With boost from Block Party after chamber implosion, Capitol Hill Art Walk walks on

June’s Capitol Hill Art Walk was “Queer” — the scene at Vermillion

The implosion of the Capitol Hill Chamber of Commerce won’t mean the end of one of its most visible neighborhood promotions. Organizers of the monthly Capitol Hill Art Walk say they are ready to walk on with the event that melds local businesses and the neighborhood’s art scene with help from the Capitol Hill Block Party.

“It’s always a good time. Attendees will see people they know or meet new people. There’s no Seattle freeze on the art walk, as people are friendly and social at these things,” said Jeanine Anderson, who co-produces the art walk with Ghost Gallery owner Laurie Kearney.

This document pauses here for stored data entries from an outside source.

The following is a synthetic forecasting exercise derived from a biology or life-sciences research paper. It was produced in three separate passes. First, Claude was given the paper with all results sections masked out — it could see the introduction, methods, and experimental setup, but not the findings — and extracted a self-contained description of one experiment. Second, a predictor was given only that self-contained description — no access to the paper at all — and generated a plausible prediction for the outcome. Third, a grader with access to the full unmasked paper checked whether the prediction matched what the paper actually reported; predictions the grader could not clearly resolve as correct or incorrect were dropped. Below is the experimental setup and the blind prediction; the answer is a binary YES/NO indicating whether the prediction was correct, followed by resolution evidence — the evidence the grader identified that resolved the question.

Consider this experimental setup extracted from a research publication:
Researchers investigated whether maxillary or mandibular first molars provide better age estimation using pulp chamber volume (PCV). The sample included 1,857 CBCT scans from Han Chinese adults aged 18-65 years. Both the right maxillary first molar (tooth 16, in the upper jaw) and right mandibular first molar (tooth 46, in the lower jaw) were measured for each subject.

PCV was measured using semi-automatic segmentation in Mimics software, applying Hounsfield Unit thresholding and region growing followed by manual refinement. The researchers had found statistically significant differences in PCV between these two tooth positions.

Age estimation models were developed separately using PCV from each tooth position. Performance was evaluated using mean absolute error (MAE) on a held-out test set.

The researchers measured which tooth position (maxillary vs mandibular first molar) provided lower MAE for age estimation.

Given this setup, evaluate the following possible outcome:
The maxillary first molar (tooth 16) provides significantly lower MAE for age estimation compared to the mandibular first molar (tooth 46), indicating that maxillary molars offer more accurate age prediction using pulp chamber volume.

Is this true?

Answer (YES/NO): YES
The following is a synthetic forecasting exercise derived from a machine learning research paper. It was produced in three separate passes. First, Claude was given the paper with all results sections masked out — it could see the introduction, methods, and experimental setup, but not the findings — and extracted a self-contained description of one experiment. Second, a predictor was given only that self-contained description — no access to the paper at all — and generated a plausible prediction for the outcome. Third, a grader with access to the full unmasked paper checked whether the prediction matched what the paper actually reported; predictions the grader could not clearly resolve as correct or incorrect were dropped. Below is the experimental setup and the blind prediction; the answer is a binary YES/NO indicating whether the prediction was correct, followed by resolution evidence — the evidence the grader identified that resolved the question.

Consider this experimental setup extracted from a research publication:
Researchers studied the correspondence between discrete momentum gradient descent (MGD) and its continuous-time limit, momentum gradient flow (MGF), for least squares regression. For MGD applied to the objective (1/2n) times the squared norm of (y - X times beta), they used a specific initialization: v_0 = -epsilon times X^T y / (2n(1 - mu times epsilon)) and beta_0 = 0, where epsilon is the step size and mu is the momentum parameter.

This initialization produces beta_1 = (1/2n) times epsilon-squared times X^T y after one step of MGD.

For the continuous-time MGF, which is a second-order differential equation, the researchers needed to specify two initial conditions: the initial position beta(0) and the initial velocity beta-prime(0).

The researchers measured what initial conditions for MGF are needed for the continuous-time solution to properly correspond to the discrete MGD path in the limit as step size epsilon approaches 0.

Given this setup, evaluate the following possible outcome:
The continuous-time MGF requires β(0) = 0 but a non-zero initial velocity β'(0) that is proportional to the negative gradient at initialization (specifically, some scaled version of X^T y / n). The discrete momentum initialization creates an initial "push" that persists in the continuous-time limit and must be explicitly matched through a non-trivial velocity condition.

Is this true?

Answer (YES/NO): NO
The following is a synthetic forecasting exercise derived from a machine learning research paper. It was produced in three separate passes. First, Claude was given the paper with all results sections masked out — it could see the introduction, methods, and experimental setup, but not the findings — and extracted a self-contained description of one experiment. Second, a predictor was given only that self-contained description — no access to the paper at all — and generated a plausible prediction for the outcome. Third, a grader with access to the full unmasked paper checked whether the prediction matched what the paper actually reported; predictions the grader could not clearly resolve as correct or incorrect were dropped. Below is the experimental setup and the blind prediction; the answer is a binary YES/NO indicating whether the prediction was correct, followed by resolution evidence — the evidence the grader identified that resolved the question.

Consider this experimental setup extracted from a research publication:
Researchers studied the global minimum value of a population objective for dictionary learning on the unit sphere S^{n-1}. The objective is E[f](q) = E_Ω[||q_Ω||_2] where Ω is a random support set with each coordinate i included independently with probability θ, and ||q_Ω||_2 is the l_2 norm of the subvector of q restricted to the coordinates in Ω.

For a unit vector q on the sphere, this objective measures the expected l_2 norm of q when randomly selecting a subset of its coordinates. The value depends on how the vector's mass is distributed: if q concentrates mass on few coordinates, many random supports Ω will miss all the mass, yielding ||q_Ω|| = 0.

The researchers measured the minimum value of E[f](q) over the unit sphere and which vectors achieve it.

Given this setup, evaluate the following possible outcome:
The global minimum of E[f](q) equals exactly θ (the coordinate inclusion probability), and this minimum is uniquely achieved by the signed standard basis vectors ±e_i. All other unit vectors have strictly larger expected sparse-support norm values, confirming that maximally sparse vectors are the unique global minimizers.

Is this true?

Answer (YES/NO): YES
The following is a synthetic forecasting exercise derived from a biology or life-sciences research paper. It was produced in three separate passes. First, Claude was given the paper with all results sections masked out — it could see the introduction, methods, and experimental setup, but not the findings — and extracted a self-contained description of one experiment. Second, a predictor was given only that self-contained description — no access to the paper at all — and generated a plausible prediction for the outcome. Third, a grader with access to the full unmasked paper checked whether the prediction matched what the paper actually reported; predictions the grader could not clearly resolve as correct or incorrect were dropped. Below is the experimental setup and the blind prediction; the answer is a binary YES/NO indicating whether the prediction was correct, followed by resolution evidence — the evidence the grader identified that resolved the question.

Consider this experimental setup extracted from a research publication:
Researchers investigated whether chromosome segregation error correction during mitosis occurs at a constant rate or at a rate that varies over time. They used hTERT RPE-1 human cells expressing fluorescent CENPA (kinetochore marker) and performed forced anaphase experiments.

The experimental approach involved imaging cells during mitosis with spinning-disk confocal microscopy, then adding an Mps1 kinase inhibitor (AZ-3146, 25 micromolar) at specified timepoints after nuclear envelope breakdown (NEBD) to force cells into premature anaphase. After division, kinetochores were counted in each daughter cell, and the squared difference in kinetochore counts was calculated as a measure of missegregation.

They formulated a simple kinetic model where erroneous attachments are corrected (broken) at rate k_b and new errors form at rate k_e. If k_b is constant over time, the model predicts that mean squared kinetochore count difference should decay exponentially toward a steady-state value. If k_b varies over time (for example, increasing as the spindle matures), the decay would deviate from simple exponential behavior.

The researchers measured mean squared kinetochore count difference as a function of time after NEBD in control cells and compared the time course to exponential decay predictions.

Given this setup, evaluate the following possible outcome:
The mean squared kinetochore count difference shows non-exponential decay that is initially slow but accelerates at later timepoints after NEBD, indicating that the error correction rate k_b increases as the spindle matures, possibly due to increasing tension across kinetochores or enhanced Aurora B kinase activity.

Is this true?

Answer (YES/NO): NO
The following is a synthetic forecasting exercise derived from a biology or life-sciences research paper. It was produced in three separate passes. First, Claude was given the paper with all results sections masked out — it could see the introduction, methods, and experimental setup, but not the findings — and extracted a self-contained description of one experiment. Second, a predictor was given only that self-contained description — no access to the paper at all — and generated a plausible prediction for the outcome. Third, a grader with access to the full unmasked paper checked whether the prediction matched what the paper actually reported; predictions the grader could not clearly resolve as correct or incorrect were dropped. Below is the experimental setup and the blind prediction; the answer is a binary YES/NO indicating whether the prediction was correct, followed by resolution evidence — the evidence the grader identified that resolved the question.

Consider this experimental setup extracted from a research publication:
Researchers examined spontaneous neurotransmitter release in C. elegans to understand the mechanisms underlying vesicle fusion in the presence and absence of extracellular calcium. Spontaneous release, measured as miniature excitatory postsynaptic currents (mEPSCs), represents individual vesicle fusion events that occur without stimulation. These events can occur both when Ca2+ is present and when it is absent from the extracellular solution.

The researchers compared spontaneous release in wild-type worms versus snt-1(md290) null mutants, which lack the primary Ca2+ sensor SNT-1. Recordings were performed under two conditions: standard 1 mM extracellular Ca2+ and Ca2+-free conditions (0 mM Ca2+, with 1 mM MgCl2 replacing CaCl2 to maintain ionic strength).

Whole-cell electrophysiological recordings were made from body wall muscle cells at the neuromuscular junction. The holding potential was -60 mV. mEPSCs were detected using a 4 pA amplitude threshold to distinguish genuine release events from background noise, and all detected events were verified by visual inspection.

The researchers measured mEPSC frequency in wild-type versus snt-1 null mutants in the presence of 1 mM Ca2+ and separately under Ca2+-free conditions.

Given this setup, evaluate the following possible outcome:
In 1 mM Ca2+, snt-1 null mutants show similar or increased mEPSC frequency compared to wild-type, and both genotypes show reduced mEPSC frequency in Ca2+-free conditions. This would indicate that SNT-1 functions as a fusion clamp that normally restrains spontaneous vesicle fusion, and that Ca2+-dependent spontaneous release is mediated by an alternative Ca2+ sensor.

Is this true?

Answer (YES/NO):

Now the event’s official fiscal sponsor, the Block Party first became involved with the art walk in 2015, providing monthly support for the event. The combination of financial donations and management made the art walk’s quick transition between fiscal sponsors possible, preserving its ability to promote showcased art. Meanwhile, Block Party’s donations help pay organizers for their time, compensate artists who designed the walk’s posters, and provide funding for advertising and paper maps highlighting businesses showcasing art.

The transition to the art walk living under the Capitol Hill Block Party’s wing has also made it easier for more venues to get involved. The chamber previously required businesses to be members to participate in the art walk, which meant businesses displaying art had to pay a fee. Block Party’s monthly donations allowed CHCC to transition into the role of fiscal sponsorship, resulting in more interest from businesses regarding the walk since participation became free of charge.

“This enabled the art walk to grow and be more independent from the chamber, and everything was free for anybody to participate in. That was a big and excellent change for us,” Anderson said.

In May, CHS reported on the abrupt shut down of the Capitol Hill Chamber of Commerce and its work to advocate for and promote neighborhood businesses as the membership and grant driven nonprofit said it had run out of money.

Set to begin July 19th, the 2019 edition of the Capitol Hill Block Party, meanwhile, brings renewed scrutiny on the annual three-day music festival’s impact on the surrounding neighborhood — both positive and negative. For the Art Walk, CHBP is an integral component of the important neighborhood arts showcase.

The Greater Seattle Business Association (GSBA), the organization positioned to absorb some of the chamber’s role in the business community on Capitol Hill, reached out to Anderson and Kearney about playing a potential role in putting on the art walk. Anderson and Kearney say they declined management help from GSBA, as Capitol Hill Block Party had transitioned into the role smoothly.

“GSBA had expressed some interest early, because they did not want to leave us adrift, but we had already lined things up,” Anderson said. “Although we will not be working with the GSBA, we totally support their mission emotionally.”

There are challenges ahead, however.

While the Capitol Hill Art Walk successfully navigated changes in its financial management, the organization recently lost touch with its major sponsor, Starbucks. Individuals on the Starbucks end of the sponsorship no longer work for the coffee giant, leaving the art walk without a third of its funding. Now, Capitol Hill Art Walk is fundraising for amenities such as paper maps of venues and increased advertising to make the event more accessible to the public.